Soupçonnée par une partie de la classe politique de servir à prolonger la transition, la mise en place d’un organe unique d’organisation des élections est déjà critiquée.

 

Alors que s’esquisse un report des élections générales initialement prévues en février 2022, le gouvernement malien de transition a fait de la création d’un organe unique de gestion des scrutins l’une de ses priorités. Cet organe indépendant est censé asseoir pour de bon la légitimité du vote à venir et éviter les contestations, alors que le Mali enchaîne les crises politiques.

C’est au Centre international des conférences de Bamako (CICB), où quelque 750 Maliens issus des partis politiques, de la société civile, des organisations patronales et syndicales ou encore des autorités coutumières et religieuses se sont réunis du 24 au 26 septembre, que cette instance a commencé à se dessiner.

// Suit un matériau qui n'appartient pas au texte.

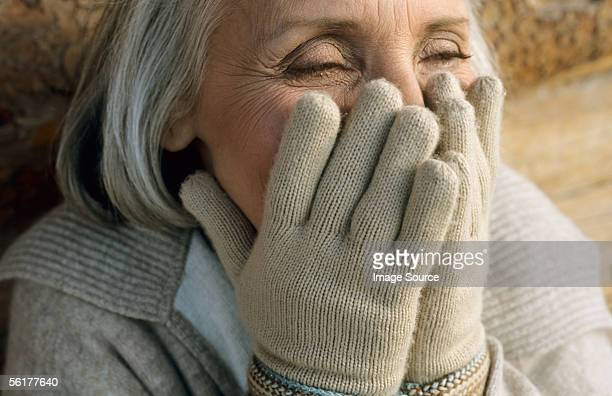 senior woman laughing - beige glove stock photos and pictures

Pour commencer, elle a désormais un nom : Autorité indépendante de gestion des élections (Aige). « Cet organe unique est une demande de longue date des partis politiques, qui n’ont eu de cesse de dénoncer les insuffisances des instances en charge d’organiser les scrutins, qu’il s’agisse de la Ceni [Commission électorale nationale indépendante] ou du ministère de l’Administration territoriale », rappelle le juriste et journaliste Yacouba Dramé.

Éviter les fraudes

L’Aige doit hériter de plusieurs prérogatives jusqu’ici disséminées entre la Cour constitutionnelle, la Ceni, la Direction générale des élections (DGE) et le ministère de l’Administration territoriale et des Collectivités locales. Elle sera notamment chargée de l’organisation matérielle des scrutins, jusqu’ici dévolue au ministère de l’Administration territoriale, ce qui alimentait des soupçons de fraudes. « Dans la région de Mopti, au centre du pays, de nombreuses localités n’ont pas pu voter lors des dernières législatives du fait de la situation sécuritaire. Or on a vu émerger des résultats, souvent en faveur de la majorité, depuis ces mêmes zones, où il n’y a pourtant pas eu de vote », se souvient Yacouba Dramé.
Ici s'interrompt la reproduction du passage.